LONDON (Reuters) - A military strike by Russia against Islamist militants in its North Caucasus region is much more likely this year than last and would threaten the lives of scores of civilians, a report showed on Tuesday.

Violence has escalated in the past year in Russia's mainly Muslim provinces of Chechnya, Dagestan and Ingushetia, and suicide attacks that killed 40 on the Moscow metro last month turned the global spotlight on the long-running conflict.

Prime Minister Vladimir Putin has said the culprits behind the bombings must be scraped "from the bottom of the sewers."

Minority Rights Group International (MRG) said in a report: "The combination of circumstances is dangerously close to those that prevailed in 1999 before the start of the second Chechen war, which caused the deaths of at least 25,000 civilians."

The report forms part of its annual index of countries where civilians are most at risk of genocide, mass killings or violent repression.

In those three turbulent regions of Russia, at least 862 people were killed last year in clashes, bombings and gun battles, according to internet news agency Caucasian Knot.

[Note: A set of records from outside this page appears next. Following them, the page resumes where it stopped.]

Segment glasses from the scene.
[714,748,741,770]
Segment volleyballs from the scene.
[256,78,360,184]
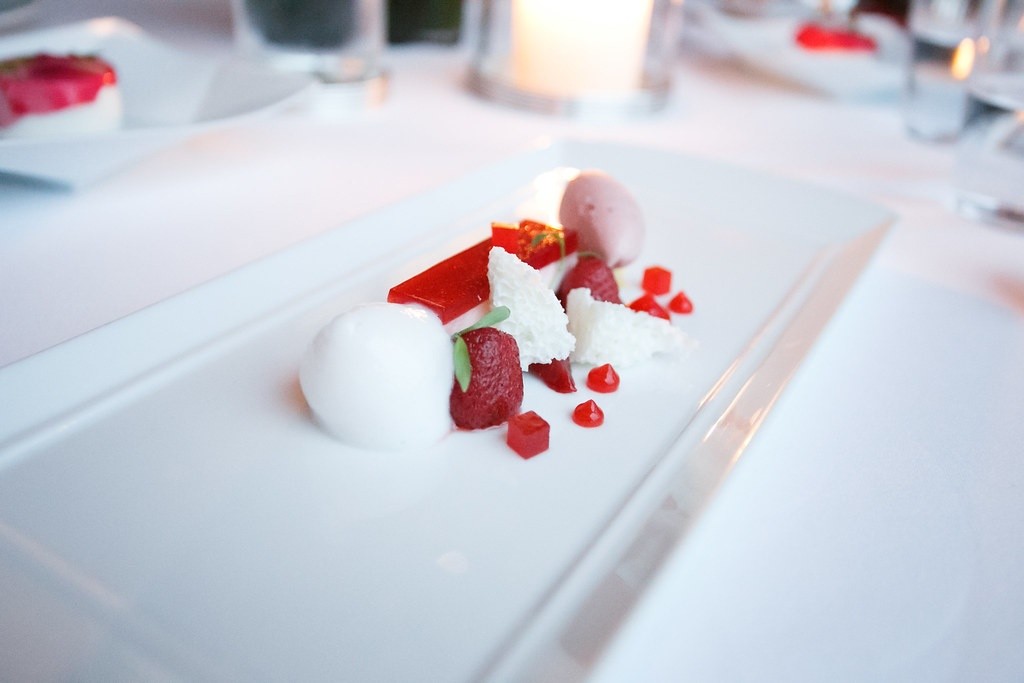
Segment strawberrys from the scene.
[553,256,623,313]
[448,327,523,430]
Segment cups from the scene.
[228,0,388,119]
[460,0,684,125]
[904,0,1024,231]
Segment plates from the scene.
[0,137,900,682]
[0,16,318,194]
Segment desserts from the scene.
[297,168,684,451]
[0,52,125,143]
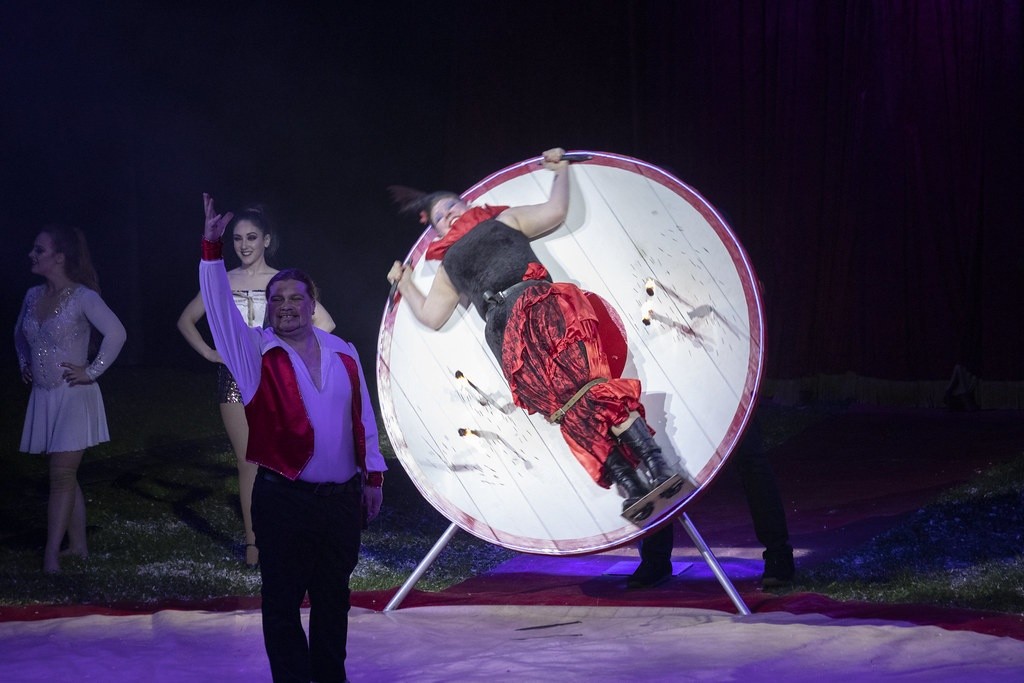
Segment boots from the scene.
[605,449,652,520]
[618,417,683,498]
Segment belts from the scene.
[483,279,549,319]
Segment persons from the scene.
[388,147,685,523]
[177,205,336,567]
[14,224,127,569]
[627,417,799,588]
[198,191,388,683]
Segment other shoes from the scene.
[245,543,259,571]
[761,556,793,586]
[627,557,673,591]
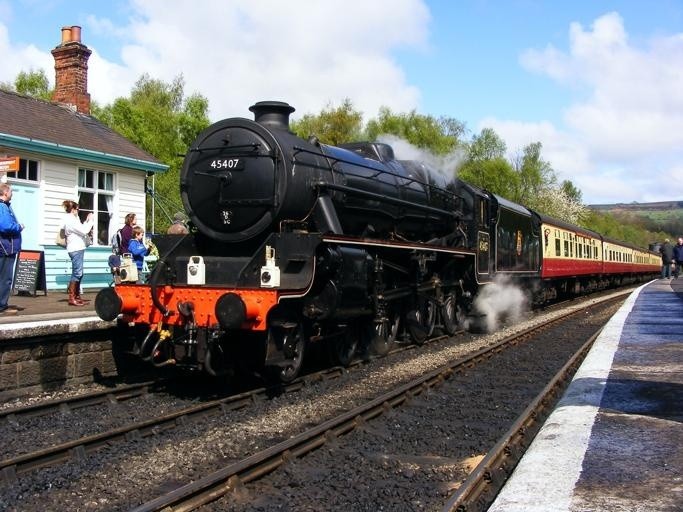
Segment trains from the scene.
[94,101,677,389]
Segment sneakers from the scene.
[0,308,18,315]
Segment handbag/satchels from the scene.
[56,229,67,248]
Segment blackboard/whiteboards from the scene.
[11,251,41,290]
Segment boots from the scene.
[68,281,89,306]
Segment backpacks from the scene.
[111,229,123,254]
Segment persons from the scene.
[126,226,153,285]
[109,248,121,277]
[167,212,189,234]
[61,201,94,306]
[545,229,550,246]
[673,238,683,279]
[0,183,24,316]
[659,238,673,280]
[119,214,136,256]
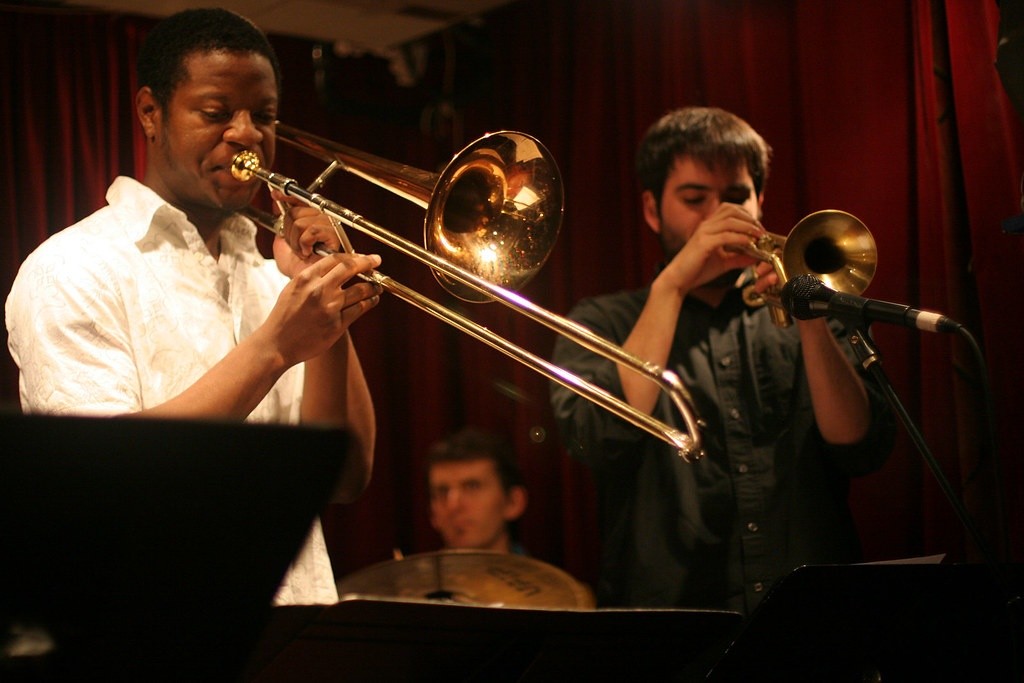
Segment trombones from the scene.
[233,119,709,463]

Russia has jumped up seven places to rank 16th in the 2010 index of 70 countries, calculated on the basis of 10 indicators such as measures of conflict, governance and economic risk.

"There is a significant danger that we will see an escalation of the conflict in the North Caucasus and, unless the Russian armed forces employ very different means and approach to those employed in the second Chechen war, we will see mass deaths of civilians. That is the fear," MRG Executive Director Mark Lattimer told Reuters.

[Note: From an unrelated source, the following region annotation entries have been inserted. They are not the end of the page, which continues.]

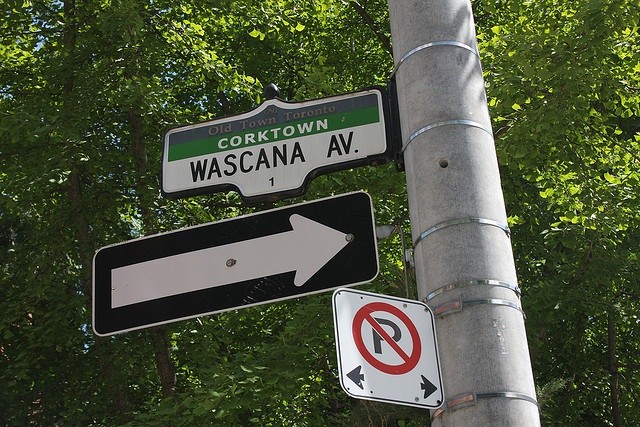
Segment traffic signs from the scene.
[330,287,444,409]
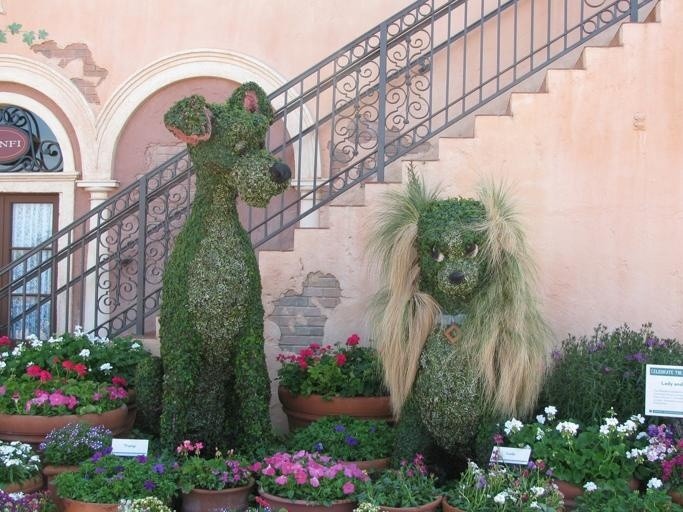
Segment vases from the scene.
[0,402,137,442]
[278,388,391,430]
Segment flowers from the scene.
[276,334,388,397]
[443,322,681,511]
[1,326,149,415]
[1,417,441,509]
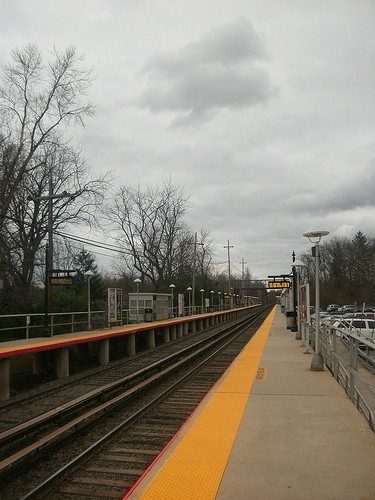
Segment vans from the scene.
[310,312,375,346]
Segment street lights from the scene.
[187,286,192,316]
[218,292,222,311]
[84,269,95,330]
[210,291,214,312]
[133,277,142,323]
[303,230,330,371]
[200,288,204,313]
[169,283,176,319]
[290,259,305,339]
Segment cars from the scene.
[355,305,375,312]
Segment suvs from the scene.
[327,304,340,312]
[338,305,355,313]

Rights groups accused Russian troops of using indiscriminate force in Chechnya in the second campaign, launched by the Kremlin in 1999 to seize control from separatists who had forced out Russian forces in a war in the mid-1990s.

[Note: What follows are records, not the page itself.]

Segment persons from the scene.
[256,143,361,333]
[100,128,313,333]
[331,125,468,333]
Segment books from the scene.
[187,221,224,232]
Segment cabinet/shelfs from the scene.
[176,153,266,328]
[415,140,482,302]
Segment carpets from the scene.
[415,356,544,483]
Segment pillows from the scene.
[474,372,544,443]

The Islamist militants say they want a sharia-based, pan-Caucasus state independent of Russia, a struggle whose foundations were laid over 250 years ago.

RISK HIGHER IN YEMEN

Danger to civilians has also increased in Yemen, which went up five places to rank 20th in the MRG index.

"The Yemeni government called on the West for more help to fight al Qaeda at the end of the year (2009), although its greater security concerns stem from the conflict with al Houthi rebels in the north, a group pushing for autonomy for the Zaydi Shia community," said the report, now in its fifth year.

It singled out the minority belonging to the Zaydi school of Shi'ite Islam as the group most at risk of violence in the impoverished Arab country.

Yemen's government agreed a truce with the rebels in February to halt the continual outbreaks of war since 2004 that have displaced 250,000 people.

The ceasefire has largely held but unrest has risen in recent weeks. Previous truces have not lasted and analysts are skeptical whether this one will either, so long as Shi'ite complaints of discrimination by the state remain unaddressed.

Somalia, Sudan and Iraq in that order topped the 2010 MRG index, unchanged from last year bar Sudan's overtaking of Iraq. They were followed by Afghanistan, Myanmar, Pakistan, Democratic Republic of Congo, Ethiopia, Nigeria and Chad in the top ten.

The index measures danger to civilians but "it is unfortunately a feature of mass killing around the world that very, very often it is targeted at minorities or specific ethnic or religious groups," Lattimer said.